Figure 7.. Critical role of Claudin 5 in 4T1 cell extravasation in lung

(A) Experimental design for the evaluation of Cldn5 overexpression (Ad-Claudin 5) in mice with 4T1 i.v. injection +/− rAng2 treatment. (B) Representative colocalization of Claudin 5 and CD31 in the lung of mice in the indicated groups (individual images in Supplementary Figure 7). Scale bars, 50 μm. (C) Quantification of percentage of Claudin 5/CD31 double positive area per visual field in the lung of mice in the indicated groups, n=4 to 5 mice per group. (D) Representative lung H&E of mice in the indicated groups. Scale bar, 25 μm. (E) Quantification of lung colonization area of mice in the indicated groups, n=4 to 5 mice per group. (F) Experimental design for the evaluation of the downregulation of Claudin 5 (AAV-shRNA) in mice with 4T1 orthotopic tumors. Dox: doxycycline in the drinking water (Dox on). (G) Representative colocalization of Claudin 5 and CD31 in the lung of mice in the indicated groups individual images in Supplementary Figure 8). Scale bar, 50 μm. (H) Quantification of percentage of Claudin 5/CD31 double positive area per visual field in the lung of mice in the indicated groups, n=4 to 5 mice per group. (I) Representative lung H&E of mice in the indicated groups. Scale bar, 25 μm. (J) Quantification of lung metastatic area in mice in the indicated groups, n=4 to 5 mice per group. Data are presented as mean values +/− SEM. One-way ANOVA with Tukey ‘s multiple comparisons test. P values are listed.
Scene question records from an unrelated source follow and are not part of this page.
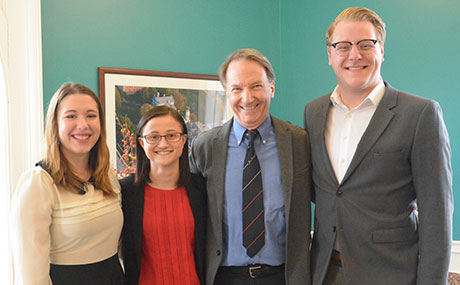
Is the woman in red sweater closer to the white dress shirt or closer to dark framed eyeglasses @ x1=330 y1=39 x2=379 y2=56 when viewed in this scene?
the white dress shirt

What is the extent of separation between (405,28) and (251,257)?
2.23m

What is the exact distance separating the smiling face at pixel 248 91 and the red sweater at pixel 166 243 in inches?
21.1

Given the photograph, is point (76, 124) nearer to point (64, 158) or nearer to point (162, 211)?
point (64, 158)

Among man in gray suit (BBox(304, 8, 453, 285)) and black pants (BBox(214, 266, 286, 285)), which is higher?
man in gray suit (BBox(304, 8, 453, 285))

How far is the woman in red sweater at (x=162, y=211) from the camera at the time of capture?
1.95m

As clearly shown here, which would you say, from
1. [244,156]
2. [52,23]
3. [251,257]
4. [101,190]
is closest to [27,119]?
[52,23]

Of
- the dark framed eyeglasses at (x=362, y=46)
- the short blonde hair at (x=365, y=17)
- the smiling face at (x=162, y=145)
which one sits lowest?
the smiling face at (x=162, y=145)

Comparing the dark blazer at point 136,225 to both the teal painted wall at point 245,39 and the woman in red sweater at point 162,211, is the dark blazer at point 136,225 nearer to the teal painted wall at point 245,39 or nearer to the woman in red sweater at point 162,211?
Result: the woman in red sweater at point 162,211

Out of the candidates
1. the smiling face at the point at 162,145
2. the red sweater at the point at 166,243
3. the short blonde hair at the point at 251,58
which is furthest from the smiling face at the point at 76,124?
the short blonde hair at the point at 251,58

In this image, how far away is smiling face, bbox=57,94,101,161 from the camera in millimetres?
1788

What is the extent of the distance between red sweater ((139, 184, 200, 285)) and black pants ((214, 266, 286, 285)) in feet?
0.39

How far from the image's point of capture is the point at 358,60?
1.78 m

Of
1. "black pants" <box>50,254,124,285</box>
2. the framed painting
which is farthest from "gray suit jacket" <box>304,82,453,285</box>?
the framed painting

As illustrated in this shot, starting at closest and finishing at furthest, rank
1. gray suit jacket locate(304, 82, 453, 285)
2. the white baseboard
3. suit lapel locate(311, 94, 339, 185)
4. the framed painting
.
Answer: gray suit jacket locate(304, 82, 453, 285)
suit lapel locate(311, 94, 339, 185)
the white baseboard
the framed painting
Figure 8.. Knockdown of Claudin 2/10 in kidney fibrosis enables renal metastasis

(A) Experimental design for the evaluation of the downregulation of Claudin 2 and Claudin 10 in kidney together with induction of kidney fibrosis in mice with 4T1 orthotopic tumors. (B) Representative lung H&E of mice in the indicated groups. Scale bar, 25 μm. (C) Quantification of lung metastatic area. LentiCRISPRv2 control vector without fibrosis, n=14; LentiCRISPRv2 control vector with fibrosis, n=11; LentiCRISPRv2 Cldn2 and Cldn10 without fibrosis, n=12 mice; LentiCRISPRv2 Cldn2 and Cldn10 with fibrosis, n=10 mice. (D) Representative kidney H&E of mice in the indicated groups. Scale bar, 50 μm (upper), 25 μm (lower). (E-F) Representative lung (E) and kidney (F) images for GFP immunolabeling in the indicated groups and associated quantification. E: scale bar, 50 μm, F: scale bar, 25 μm. (G) Percentage of mice with kidney lesion in the indicated groups. (H) Graph abstract. Data are presented as mean values +/− SEM. For C, E: one-way ANOVA with Tukey’s multiple comparisons test. For F: Kruskal–Wallis with Dunn’s multiple comparison test. For G: two-sided Chi-square. P values are listed, ns: not significant.